Jeannie Sely was an actress, songwriter, author and singer

A 1977 violation of a car accident meant that she had to take some time. But when Sely picked up her career, she expanded her. The singer appeared in acting and appeared alongside Willie Nelson in the film Hinge rose. She was also the first woman to do the Grand Ole Opry.

Seely was an author in 1989 and published a book with the name Pieces of a puzzles.
In the 1990s she released her self -titled album and her first Christmas project. Christmas number one. She solved out Street of life of life In 2003 an album for Country/Bluegrass collaboration with Steve Wariner, The Osborne Brothers and The Whites.

In 2024 Seely West's 1966 hit “suffer” because she wanted to give a classic song her characteristic blues treatment and “replica of history”.

“I'm just honest, it just sounds fun,” she said People.

Seely found love again and married Gene Ward in 2010. The couple stayed together until he died at the end of 2024.

Before his death, Seely wrote: “Gene Ward is one of the most amazing men I've ever known and I was so blessed to be his wife.”

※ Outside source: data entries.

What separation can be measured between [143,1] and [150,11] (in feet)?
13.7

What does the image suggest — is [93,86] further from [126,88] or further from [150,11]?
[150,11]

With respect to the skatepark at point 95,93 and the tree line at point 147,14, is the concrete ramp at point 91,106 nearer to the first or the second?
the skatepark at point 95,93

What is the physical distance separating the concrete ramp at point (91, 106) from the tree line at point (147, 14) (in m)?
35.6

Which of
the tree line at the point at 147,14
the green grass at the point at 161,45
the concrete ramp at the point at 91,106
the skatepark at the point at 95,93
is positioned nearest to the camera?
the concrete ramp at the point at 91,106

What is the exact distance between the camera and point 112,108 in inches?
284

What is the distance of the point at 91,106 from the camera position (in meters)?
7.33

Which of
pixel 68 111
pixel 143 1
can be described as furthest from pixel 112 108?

She just wanted to be happy

The country loved to spend their time in their cozy home on the river in Nashville. She often posted photos of the water from her deck and said she was nowhere as satisfied as in her little house.

“I don't live a glamorous lifestyle,” she told the Grizzly Rose. “I never liked it. I don't live to impress someone. I just want to live and do my life comfortably, which I like to make professionally. I love my neighbors and my family and all my friends. I like to forget that I am an entertainer or 'fame' as often as possible.”